Comment la France intensifie la lutte contre la corruption ?

Pour intensifier les mesures de lutte contre la corruption internationale, la Chancellerie a publié le 16/06/20, une circulaire de politique générale.

04 August 2020

Publication

Afin d'intensifier les mesures de lutte contre la corruption internationale, la Chancellerie a publié le 16 juin 2020, une circulaire de politique générale de lutte contre la corruption internationale. Cette circulaire souligne d'abord le rôle central du Parquet national financier « PNF » en la matière, qui sera désormais systématiquement informé de toute suspicion « crédible » portée à la connaissance des parquets et met en avant trois axes  :

1. L'exploitation des canaux de signalement

La circulaire prévoit une plus grande collaboration du PNF avec les administrations de l'Etat à travers des actions de sensibilisation et de formation. En outre, il est expressément mentionné que cette « collaboration » renforcée se fera notamment avec l'Agence Française Anticorruption, les vérificateurs fiscaux, le Haut conseil du Commissariat aux comptes, les représentants de la profession d'administrateurs et mandataires judiciaires et certains opérateurs publics ou parapublics.

Aussi, une plus grande collaboration avec les organisations représentatives des entreprises actives à l'international (MEDEF, AFEP) devra permettre de mettre en place des mécanismes incitatifs en matière de divulgation spontanée d'infractions.

La Chancellerie annonce également une exploitation systématique des demandes d'entraide pénales, concernant les entreprises françaises ou exerçant une activité économique sur le territoire national, pouvant mener à l'ouverture d'enquêtes « miroirs ». Le PNF devra aussi exploiter les informations provenant de la presse étrangère et vérifier systématiquement la compétence extraterritoriale de la loi pénale française en matière de corruption et de trafic d'influence.
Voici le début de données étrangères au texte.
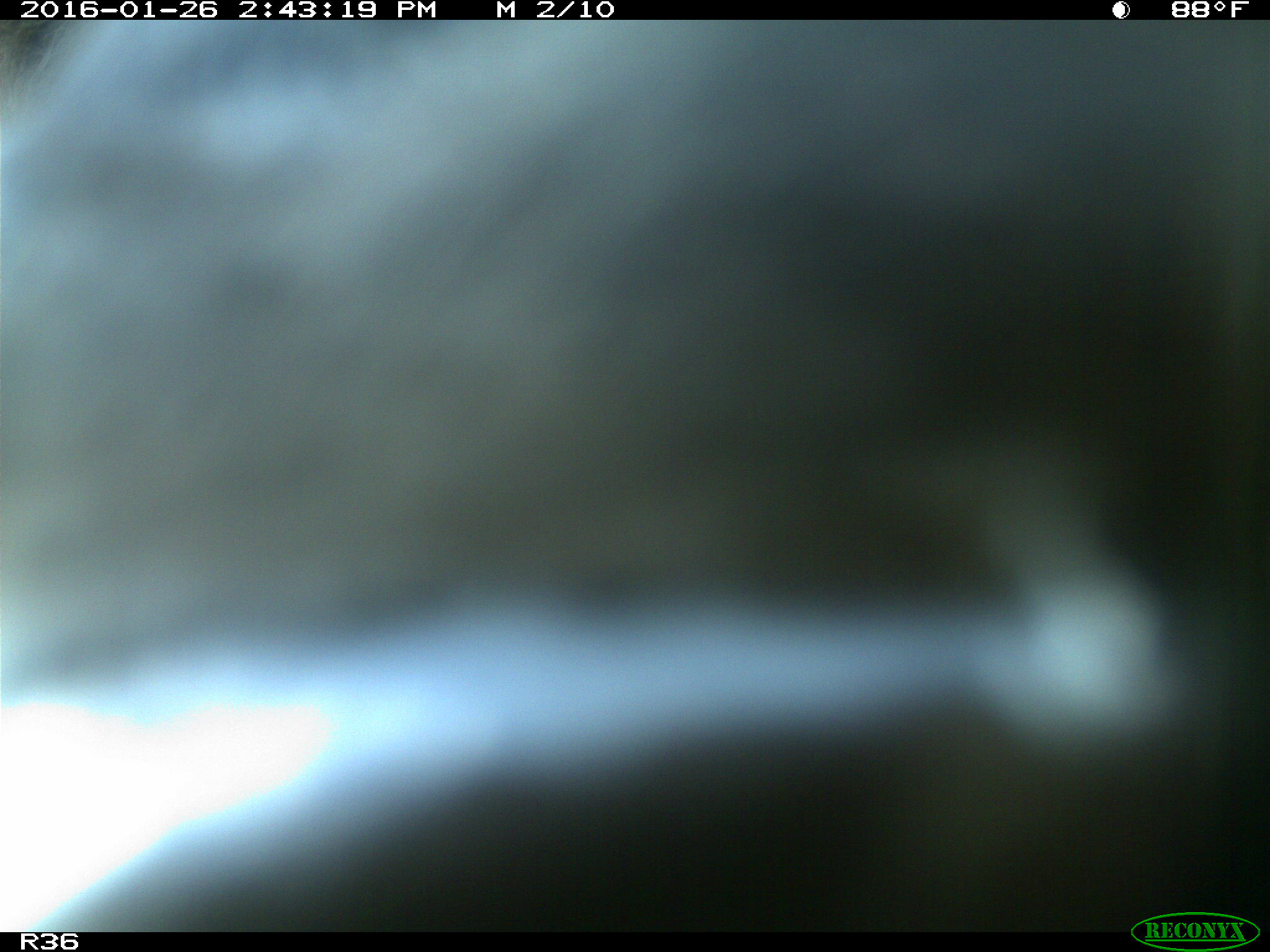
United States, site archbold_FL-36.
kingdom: Animalia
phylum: Chordata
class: Mammalia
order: Artiodactyla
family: Bovidae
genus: Bos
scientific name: Bos taurus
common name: domestic cow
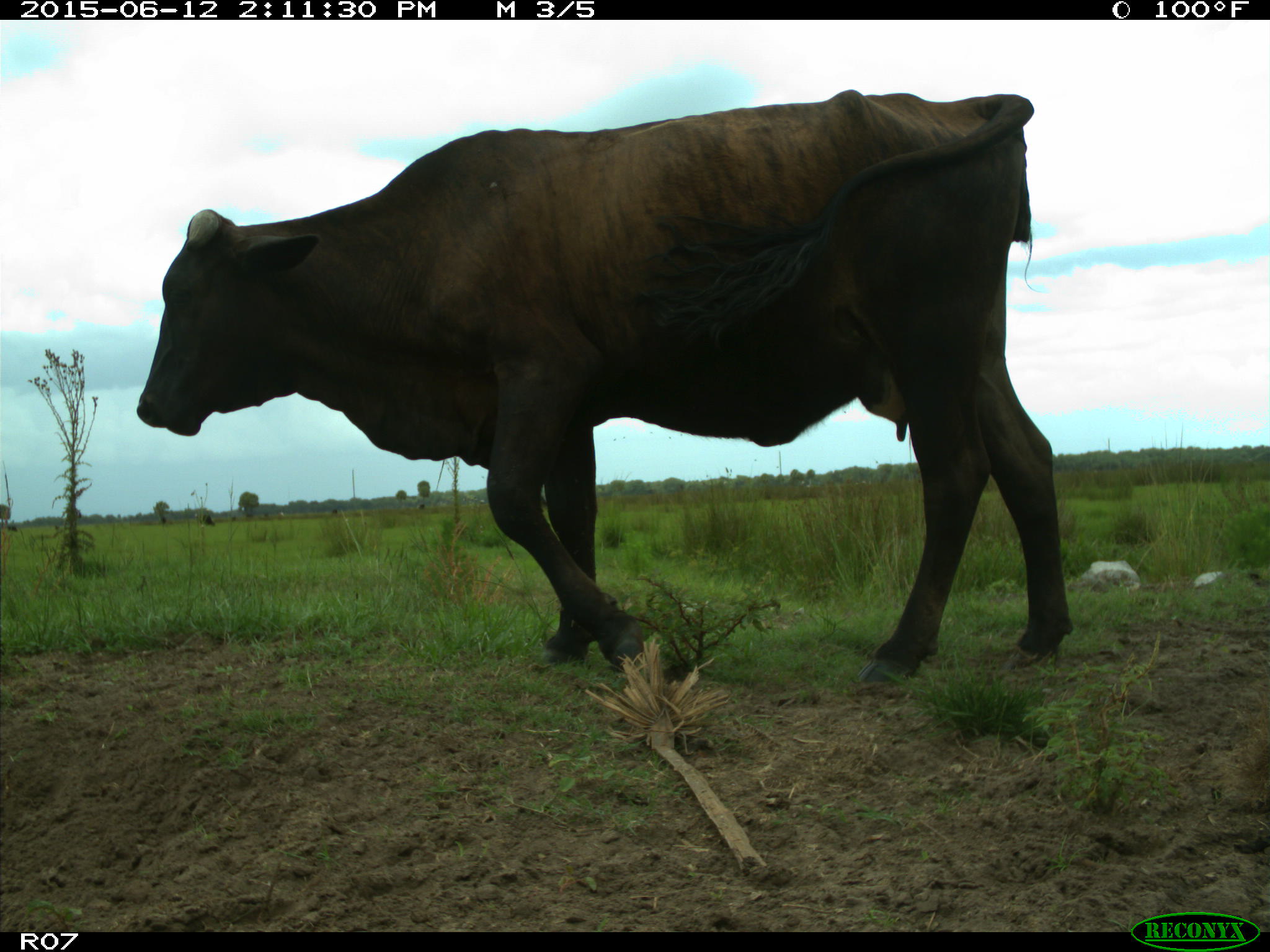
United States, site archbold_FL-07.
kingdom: Animalia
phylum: Chordata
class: Mammalia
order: Artiodactyla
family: Bovidae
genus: Bos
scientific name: Bos taurus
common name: domestic cow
2. Stratégie d'enquête  : célérité et exhaustivité

Afin de rendre plus efficace la détection de schémas de corruption souvent complexes et de permettre une identification exhaustive des personnes physiques impliquées, la circulaire prévoit l'élargissement des enquêtes du PNF aux infractions périphériques. Il s'agit d'infractions dites d'atteinte à la probité et à l'intégrité telles que le blanchiment de capitaux et le recel, ou encore les délits d'abus de biens sociaux et de publication ou présentation de comptes infidèles et les délits d'abus de confiance, d'escroquerie ou de faux en écriture privée. En vue d'identifier et de saisir le produit de l'infraction, les commissions occultes ou les rétrocommissions reçues, la Chancellerie promet également, de manière complémentaire, la mise en place d'investigations patrimoniales systématiques. De la même façon, au titre des mesures conservatoires permettant de garantir le paiement des amendes, la Chancellerie souligne sa faveur pour la mise en place du cautionnement en cas d'ouverture d'une information judiciaire.

3. Poursuites : efficacité et dissuasion

Pour les personnes physiques

Face au constant d'une grande implication dans les schémas corruptifs, des dirigeants personnes physiques et des intermédiaires (agents commerciaux, distributeurs, courtiers locaux...), la Chancellerie prévoit l'élargissement des poursuites à l'encontre des dirigeants et l'ensemble des personnes physiques extérieures à l'entreprise, , sous réserve de l'existence d'immunités de juridiction.

Le choix de procédure entre la reconnaissance préalable de culpabilité (CRPC) ou le renvoi devant le Tribunal correctionnel devra se faire selon les antécédents du mis en cause, son degré d'implication, la reconnaissance des faits et la coopération avec l'autorité judiciaire. Les personnes physiques pourront ainsi bénéficier de réductions de peines lorsque leur coopération permet de faire cesser l'infraction ou d'identifier les auteurs ou complices.

Aussi, des peines complémentaires adaptées (interdiction d'exercice des droits civiques et civils, interdiction d'exercer l'activité professionnelle etc...) pourront être requises à l'encontre de ces personnes physiques.

Pour les personnes morales

La circulaire précise qu'il sera opportun de conclure une Convention judiciaire d'intérêt public « CJIP» - un mécanisme transactionnel de type DPA (Deferred Prosecution Agreement) à la française, mis en place par la loi Sapin II - en fonction de l'absence d'antécédents, du caractère volontaire de la révélation des faits, du degré de coopération avec l'autorité judiciaire.

En cas d'impossibilité de conclure une CJIP, la CRPC sera alors envisagée, le renvoi devant le Tribunal correction étant réservé aux faits les plus graves et / ou aux personnes morales non coopératives et /ou ne reconnaissant pas les faits.

Enfin, pourront être appliquées des peines complémentaires (diffusion de la décision, fermeture d'établissements, confiscation des avoirs ou l'exclusion des marchés publics).